Problem to solve »
Answer these questions from the dasatinib passage:
1. Which tyrosine kinases does dasatinib inhibit?
2. What was the IC50 value for control A549 cells?
3. What form of K-Ras do H292 cells harbor?

Dasatinib is a small-molecule, ATP-competitive inhibitor of c-Abl and src tyrosine kinases. We evaluated the dasatinib sensitivity in miR-3127-5p or inhibitor transduced A549 or H292. Interestingly, we found that cells that overexpress miR-3127-5p were much more resistant to dasatinib than control cells; the IC50 value (the half-maximum growth inhibitory concentration) for A549 cells that overexpress miR-3127-5p was 15.0 μg/mL compared to 9.5 μg/mL for control A549 cells and 0.4 μg/mL compared to 0.06 μg/mL for H292 cells. In contrast, miR-3127-5p inhibitor resulted in enhanced sensitivity to dasatinib with IC50 of 0.5 μg/mL compared to 9.5 μg/mL for A549 cells and IC50 of 0.02 μg/mL compared to 0.06 μg/mL for H292 cells (Figure 6A, p < 0.01, repeated measure ANOVA). In H292 cells that harbor wild-type K-Ras, overexpression of miR-3127-5p enhanced resistance by approximately 7 fold, a significantly greater enhancement than observed in A549 cells harboring the K-Ras G12 mutation. The results imply that lower miR-3127-5p expression levels contribute to dasatinib sensitivity, suggesting that miR-3127-5p may be a candidate biomarker for prediction of dasatinib sensitivity in NSCLC.

Records supplied »

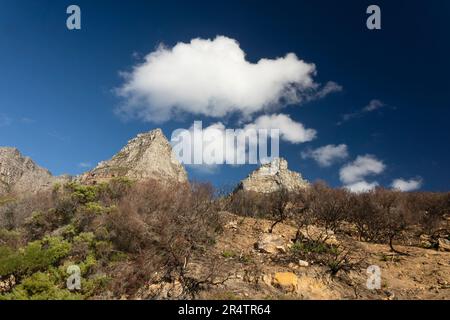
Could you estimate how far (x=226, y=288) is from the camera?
516 inches

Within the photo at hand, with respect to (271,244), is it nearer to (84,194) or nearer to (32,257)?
(32,257)

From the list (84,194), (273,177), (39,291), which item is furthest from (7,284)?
(273,177)

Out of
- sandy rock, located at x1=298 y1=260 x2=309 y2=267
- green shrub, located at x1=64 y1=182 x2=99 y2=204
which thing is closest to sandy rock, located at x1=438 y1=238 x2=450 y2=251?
sandy rock, located at x1=298 y1=260 x2=309 y2=267

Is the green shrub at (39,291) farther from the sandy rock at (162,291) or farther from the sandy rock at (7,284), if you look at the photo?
the sandy rock at (162,291)

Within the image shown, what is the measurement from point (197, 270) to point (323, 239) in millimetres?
6538

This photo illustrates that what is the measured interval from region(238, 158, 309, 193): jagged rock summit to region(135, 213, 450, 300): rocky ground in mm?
30699

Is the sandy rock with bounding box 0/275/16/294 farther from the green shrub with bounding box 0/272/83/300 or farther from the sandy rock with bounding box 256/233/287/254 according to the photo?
the sandy rock with bounding box 256/233/287/254

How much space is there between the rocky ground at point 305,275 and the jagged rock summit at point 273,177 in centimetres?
3070

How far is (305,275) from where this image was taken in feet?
44.6

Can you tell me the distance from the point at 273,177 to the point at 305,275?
42460 mm

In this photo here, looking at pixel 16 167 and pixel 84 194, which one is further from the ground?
pixel 16 167

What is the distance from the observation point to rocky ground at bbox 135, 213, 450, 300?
509 inches
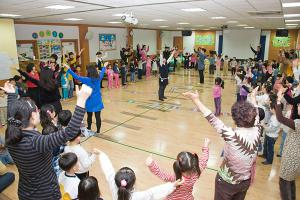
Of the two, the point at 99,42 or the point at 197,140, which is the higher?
the point at 99,42

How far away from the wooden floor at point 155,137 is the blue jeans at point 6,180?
0.07 metres

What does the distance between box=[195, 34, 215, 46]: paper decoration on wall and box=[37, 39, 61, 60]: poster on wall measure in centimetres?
1229

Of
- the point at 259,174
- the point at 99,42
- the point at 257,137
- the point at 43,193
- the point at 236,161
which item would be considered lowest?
the point at 259,174

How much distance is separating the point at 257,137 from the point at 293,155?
0.90 m

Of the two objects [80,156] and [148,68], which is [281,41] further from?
[80,156]

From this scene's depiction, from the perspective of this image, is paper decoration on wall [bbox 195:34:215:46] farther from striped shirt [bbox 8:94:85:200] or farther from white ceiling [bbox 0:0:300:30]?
striped shirt [bbox 8:94:85:200]

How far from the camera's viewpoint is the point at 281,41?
16.5 metres

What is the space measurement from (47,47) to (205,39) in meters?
13.1

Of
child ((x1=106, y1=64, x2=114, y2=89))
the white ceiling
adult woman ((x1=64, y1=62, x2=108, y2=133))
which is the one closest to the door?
child ((x1=106, y1=64, x2=114, y2=89))

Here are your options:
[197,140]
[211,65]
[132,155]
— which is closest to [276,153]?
[197,140]

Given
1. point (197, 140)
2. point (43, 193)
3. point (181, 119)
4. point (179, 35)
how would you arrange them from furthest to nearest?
1. point (179, 35)
2. point (181, 119)
3. point (197, 140)
4. point (43, 193)

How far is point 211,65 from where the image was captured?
44.6 ft

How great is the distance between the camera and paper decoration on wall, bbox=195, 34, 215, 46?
1844 centimetres

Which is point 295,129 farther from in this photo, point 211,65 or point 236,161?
point 211,65
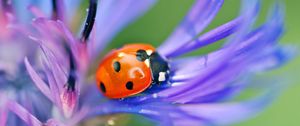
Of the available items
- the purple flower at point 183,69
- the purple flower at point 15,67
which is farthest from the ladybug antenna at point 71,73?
the purple flower at point 15,67

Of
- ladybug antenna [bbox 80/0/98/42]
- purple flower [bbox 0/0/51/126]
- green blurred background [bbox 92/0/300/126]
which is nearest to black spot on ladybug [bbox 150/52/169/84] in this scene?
ladybug antenna [bbox 80/0/98/42]

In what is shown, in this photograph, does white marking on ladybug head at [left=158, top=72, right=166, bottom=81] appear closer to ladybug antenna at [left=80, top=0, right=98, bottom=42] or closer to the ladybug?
the ladybug

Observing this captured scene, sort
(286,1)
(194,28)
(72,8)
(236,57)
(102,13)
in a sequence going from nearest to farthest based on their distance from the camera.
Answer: (236,57) → (194,28) → (102,13) → (72,8) → (286,1)

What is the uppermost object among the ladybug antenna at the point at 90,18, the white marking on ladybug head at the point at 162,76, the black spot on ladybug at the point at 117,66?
the ladybug antenna at the point at 90,18

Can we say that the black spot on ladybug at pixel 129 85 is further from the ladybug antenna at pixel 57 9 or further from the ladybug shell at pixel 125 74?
the ladybug antenna at pixel 57 9

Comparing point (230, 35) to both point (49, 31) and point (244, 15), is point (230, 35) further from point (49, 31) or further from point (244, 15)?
point (49, 31)

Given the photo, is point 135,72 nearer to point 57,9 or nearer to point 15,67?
point 57,9

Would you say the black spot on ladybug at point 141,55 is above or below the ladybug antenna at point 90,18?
below

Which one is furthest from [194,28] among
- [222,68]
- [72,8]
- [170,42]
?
[72,8]

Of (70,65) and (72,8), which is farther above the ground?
(72,8)
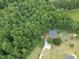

Completed exercise »
1. c-Abl and src tyrosine kinases
2. 9.5 μg/mL
3. Wild-type K-Ras